THE ANC and President Cyril Ramaphosa appear determined to lower the fuel price — in the midst of raising it — with Business Tech reporting that the government is “actively seeking ways” to find a solution to the problem.

A Scottish colleague recently told me that he finds the situation in South Africa bewildering.

Having lived in 50 countries around the world, he told me South Africa is the only place he’s ever been where there’s no competition in the fuel industry. This is due to one simple reason: the government fixes the price of fuel. Ramaphosa’s assurances that the fuel price is “beyond the government’s control” and that South Africa is a “price taker” is simply untrue.
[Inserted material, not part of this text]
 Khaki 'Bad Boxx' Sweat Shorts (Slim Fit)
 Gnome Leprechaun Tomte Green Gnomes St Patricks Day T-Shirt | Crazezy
In April, the Automobile Association shared some interesting facts about the fuel price.

In April, a litre of 95 unleaded fuel arriving at a petrol station in Gauteng cost R8,93. This is the basic fuel price — determined by factors largely outside of South Africa’s control, with the possible exception of custom dues.

Of course, we weren’t paying R8,93 for fuel then, we were paying R14,22. This is because of the general fuel levy (R3,37 per litre) and the Road Accident Fund levy (R1,93 per litre) that the government imposes on each litre of fuel.
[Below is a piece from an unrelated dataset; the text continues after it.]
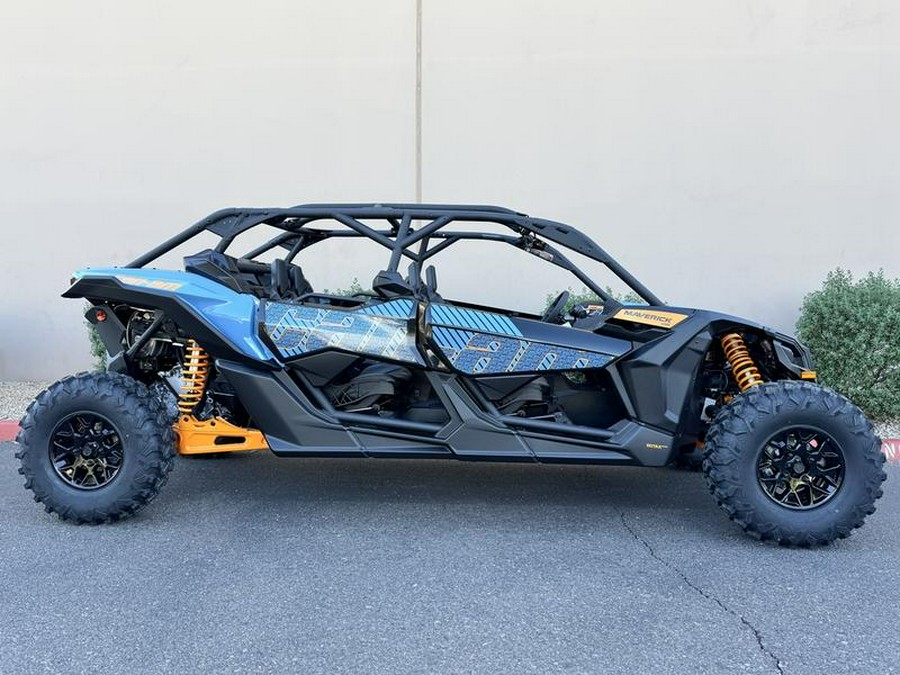 2026 Can-Am® Maverick X3 MAX DS Turbo Scandi Blue & Orange Crush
These surcharges are within the government’s control. For a 50-litre tank of fuel totalling R711,50, we were thus paying only R446,50 for the actual fuel. The remaining R265 that we paid in April for a tank of petrol disappeared into the pit of government inefficiency and corruption.

Evidently, there’s much the government can do. It can lower, ideally abolish, both the general fuel levy and the Road Accident Fund levy.

The government has not taken its road-fixing mandate seriously for some time, and it is clear that the money destined for that purpose goes elsewhere.

The Road Accident Fund is broke, and has been for several years. SA consumers should not be expected to foot the bill for this inefficient waste of money. But more than that, the government should remove itself from the determination of fuel prices.

We pay exactly the same for petrol whether we are buying it from Shell, Engen, BP or Caltex — there is no competition between these fuel franchises.

One cannot try to win more customers from the others by charging less for fuel, because the government determines both the minimum and maximum prices.

Whereas in the United States you can drive a few kilometres down the road to the next fuel station to pay less, in SA you are at the mercy of what the government has ordained to be the price.

At different times of the same day in the U.S., the price could be cheaper or more expensive, because the market is allowed to respond to changing circumstances. Different states also have different consumption taxes on fuel, so fuel prices are not the same between states.

South Africans should not ask the government to stop raising the price, or to lower the price, of fuel.

Instead, we should insist that the government leave fuel alone. Its arbitrary control of the fuel industry should be abolished in favour of free competition and consumer-centric enterprise. — FMF.

• Martin van Staden is a legal researcher at the Free Market Foundation and is pursuing a master of laws degree from the University of Pretoria.